- ACTIVITY:
Produce a faithful copy of every record below, without the pictures.

Dataset entries

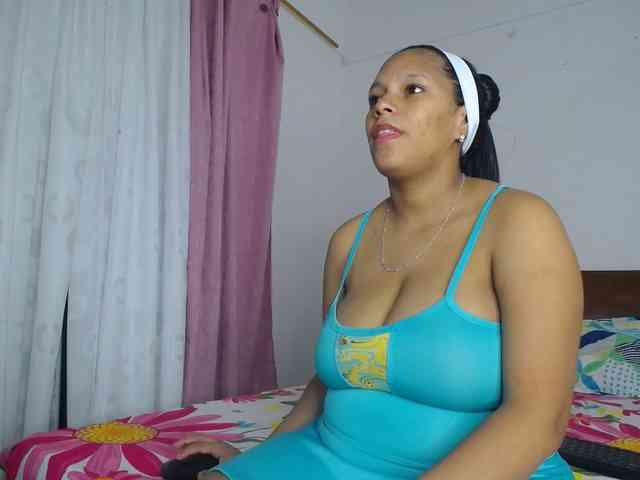 Camila-sex webcam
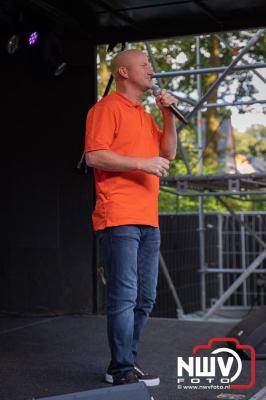 Thomas Berge kon de sfeer er wel in krijgen bij Kokki's Viert de Zomer, nadat Nederland door was naar de halve finale EK voetbal. - © NWVFoto.nl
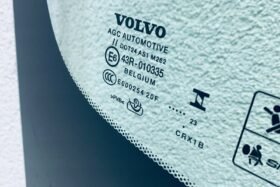 Предно стъкло VOLVO XC40 2020- АКУСТИКА+КАМЕРА+СЕНЗОР+OE-3 на ниска цена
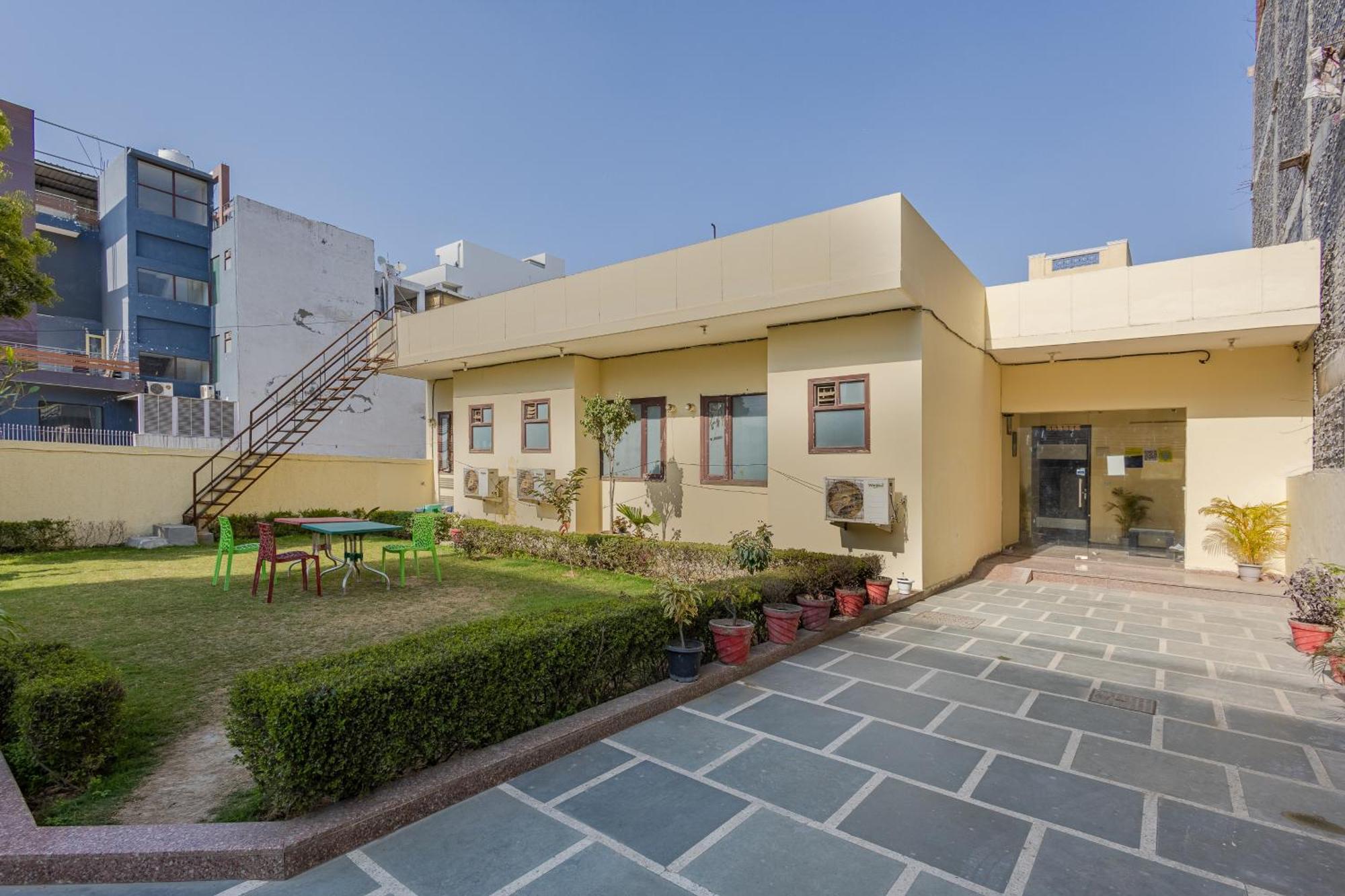 Lime Tree Studio Near Fortis Gurgaon Exterior foto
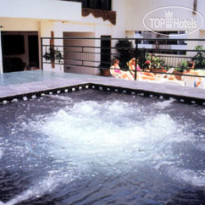 Pinnacle Lumpinee Hotel & Spa 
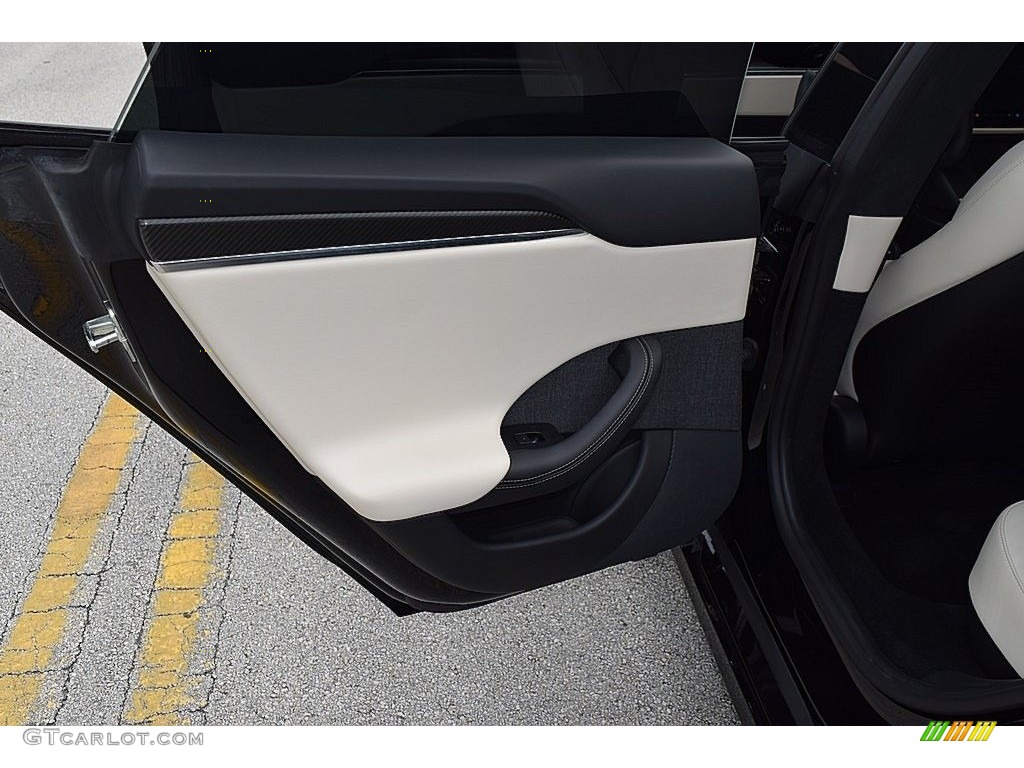 2021 Tesla Model S Plaid AWD Black/White Door Panel Photo #145023230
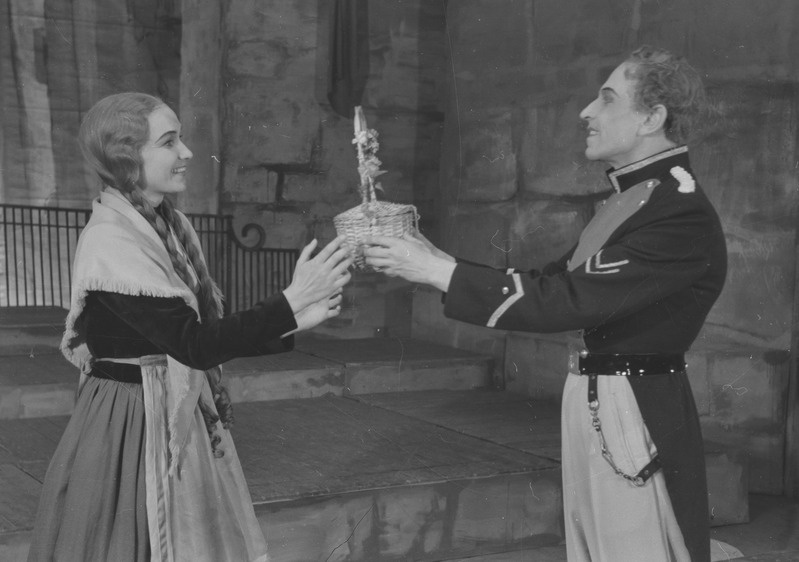 Carmen, Teater Estonia, 1947, osades: Micaela – Meta Kodanipork, Don Jose – Voldemar Paldre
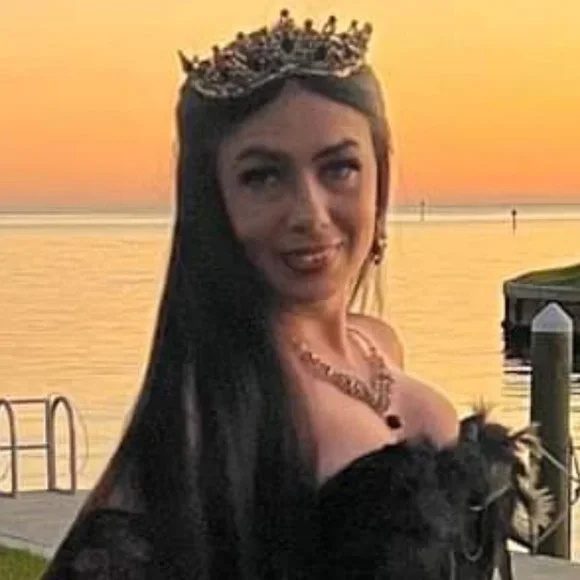 Crown & Necklace & Earrings - Gold with Black Crystals - Jewelry Set - Picture 2 of 3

- RESULT:
 Camila-sex webcam
 Thomas Berge kon de sfeer er wel in krijgen bij Kokki's Viert de Zomer, nadat Nederland door was naar de halve finale EK voetbal. - © NWVFoto.nl
 Предно стъкло VOLVO XC40 2020- АКУСТИКА+КАМЕРА+СЕНЗОР+OE-3 на ниска цена
 Lime Tree Studio Near Fortis Gurgaon Exterior foto
 Pinnacle Lumpinee Hotel & Spa 
 2021 Tesla Model S Plaid AWD Black/White Door Panel Photo #145023230
 Carmen, Teater Estonia, 1947, osades: Micaela – Meta Kodanipork, Don Jose – Voldemar Paldre
 Crown & Necklace & Earrings - Gold with Black Crystals - Jewelry Set - Picture 2 of 3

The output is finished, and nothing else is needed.